The unfunded obligation as of June 30, 2011, grew $2.2 billion from the $59.9 billion obligation identified as of June 30 2010. The accrued liability grew less than expected due to favorable healthcare claim experiences linked to a combination of fewer claims, less expensive claims, less utilization of services, and the implementation of new California Public Employees’ Retirement System’s (CalPERS) health programs designed to reduce costs.
California pays for retiree health benefits on a “pay-as-you-go” basis, or the minimum amount needed to fund the costs as they are due. The latest actuarial report estimates California’s obligation for retiree health and dental benefits, also referred to as Other Post-Employment Benefits (OPEB), based on two different funding scenarios:
- The current pay-as-you-go policy results in an actuarial unfunded obligation of $62.1 billion, which represents the total the state would need to pay for future retiree health benefits earned as of June 30, 2011, by current and future state retirees. Based on this unfunded obligation, California should pay $4.7 billion in 2011-12 to pay for present and future retiree health benefits. In the 2011-12 Budget Act, the state provided $1.71 billion to only cover current retirees’ health and dental benefits.
- If the state shifted to fully pre-funding the costs of future benefits, the actuarial unfunded obligation would be cut by more than $21 billion to $40.7 billion. Under a full pre-funding approach, the state would set aside money in a separate trust solely for future retirement healthcare benefits. The investment income generated by the trust would be used to reduce the costs to the state and its employees of paying for future benefits. To take advantage of the tremendous cost savings resulting from fully-prefunding, the state would need to contribute $3.3 billion in 2011-12, or $1.6 billion more than the state currently pays.

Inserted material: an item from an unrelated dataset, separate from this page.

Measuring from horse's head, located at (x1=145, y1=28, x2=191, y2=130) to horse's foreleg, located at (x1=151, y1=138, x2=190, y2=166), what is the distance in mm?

Recognizing that fully funding the health and dental benefits obligation is unlikely given the state’s tight budget, Controller Chiang noted that even incremental steps toward pre-funding the obligation would significantly reduce the state’s liability. For example, if the state pre-funded just 10% of its obligation, it would only need to pay $160 million more than its current pay-as-you-go contribution. However, that additional payment would shave $2.7 billion off of the state’s unfunded liability.
Pre-funding 25% of its obligations would cost the state $400 million more than the pay-as-you-go contribution, but would reduce the total unfunded liability by $6.54 billion.
In 2004, the Governmental Accounting Standards Board Statement 45 (GASB 45) required states and local governments to publicly disclose the future costs of paying for post-employment benefits other than pensions for current state retirees and employees.